Task description:
Please copy word for word the part of the passage on South Africa's labor policy that begins with the words "The unemployment rate" and ends after the words "the jobs follow.".

Passage:

South Africa is currently caught in a cycle of blaming the symptoms rather than the disease, and it's starting to cost the country dearly. While politicians dream up new ways to punish business owners for hiring undocumented labour, the economy is quietly packing its bags and heading for the exit.

ATM President Vuyo Zungula has been making a lot of noise in the National Assembly, pushing the idea that if we just throw enough employers in jail, the employment crisis will magically vanish. He even put the screws on Home Affairs Minister Leon Schreiber for some fresh stats. The numbers Zungula pulled out show that 8,180 employers have faced charges over the last five years, while 109,735 people were arrested and deported. This so-called 'tough on crime' campaign makes for great soundbites, but it ignores why those workers were hired in the first place.

The campaign to criminalise South African employers who hire undocumented foreign workers, championed most visibly by ATM President Vuyo Zungula, proves why politicians should not be entrusted with economic decisions.

Moeletsi Mbeki, the chairperson of the South African Institute of International Affairs, didn't hold back when he weighed in on May 28. He described the current political approach as little more than 'scapegoating theatrics.' Mbeki pointed out that the obsession with migration masks a deeper, uglier reality: the state is just not good at running an economy. When you look at the numbers, they're not just bad; it's a total retreat of private capital.

The unemployment rate is a scary 32.7%, and if you include everyone who has given up looking for a job, that number jumps to 43.7%. In the first three months of this year alone, 345,000 jobs simply evaporated. Foreign direct investment isn't just slowing down; it's falling off a cliff. We went from R73.5 billion in the second quarter of 2025 to a paltry R21 billion just a few months later. That's a 70% collapse in the money coming into the country, and you don't need to be an economist to know that when the money leaves, the jobs follow.

Businesses are not hiring undocumented workers because they want to break the law for the thrill of it. They do it because they are desperate, and our current labour laws make it nearly impossible for small, struggling shops to survive. The national minimum wage was hiked by 5% in March 2026 to R30.23 an hour. While this sounds good on paper for protecting workers, it ignores the reality for a small contractor or a local restaurant operating on tiny profit margins. When a business can't afford to pay that rate while keeping the lights on, they have two choices: close down completely, or find someone who is willing to work for less.

Many households rely on help to take care of children and elders so that they can go to work themselves. When the cost of legal help is pushed beyond what a middle-class family can afford, they are left with no choice but to look for informal arrangements. This policy effectively makes it illegal for the poorest people to find any form of honest work at all.

It's a stark contrast to how other nations have built their strength. China, for instance, didn't jump straight to high minimum wages. Between 1952 and 1986, they kept wages compressed to encourage businesses to expand and industrialise. They didn't view poverty wages as a moral good, but they understood that you have to create value and grow the cake before you can start arguing about how to slice it. They only introduced a minimum wage law in 1994, once the economy was already on solid ground.

South Africa is trying to mandate a wealthy country's lifestyle on an economy that's currently struggling to keep its head above water.

National Minimum Wage: R30.23 per hour (as of March 2026). Unemployment rate: 32.7% official; 43.7% expanded definition. Job losses (Q1 2026): 345,000. Foreign Direct Investment (Q2 2025 to Q3 2025): Dropped from R73.5 billion to R21 billion. Enforcement stats (last five years): 8,180 employers charged and 109,735 undocumented workers deported.

Unless the policy starts reflecting the ground truth of our economy, those unemployment numbers are only going to head in one direction.

Data provided:
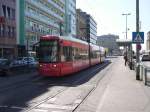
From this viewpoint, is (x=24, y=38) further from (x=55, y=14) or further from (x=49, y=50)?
(x=49, y=50)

Your response:
The unemployment rate is a scary 32.7%, and if you include everyone who has given up looking for a job, that number jumps to 43.7%. In the first three months of this year alone, 345,000 jobs simply evaporated. Foreign direct investment isn't just slowing down; it's falling off a cliff. We went from R73.5 billion in the second quarter of 2025 to a paltry R21 billion just a few months later. That's a 70% collapse in the money coming into the country, and you don't need to be an economist to know that when the money leaves, the jobs follow.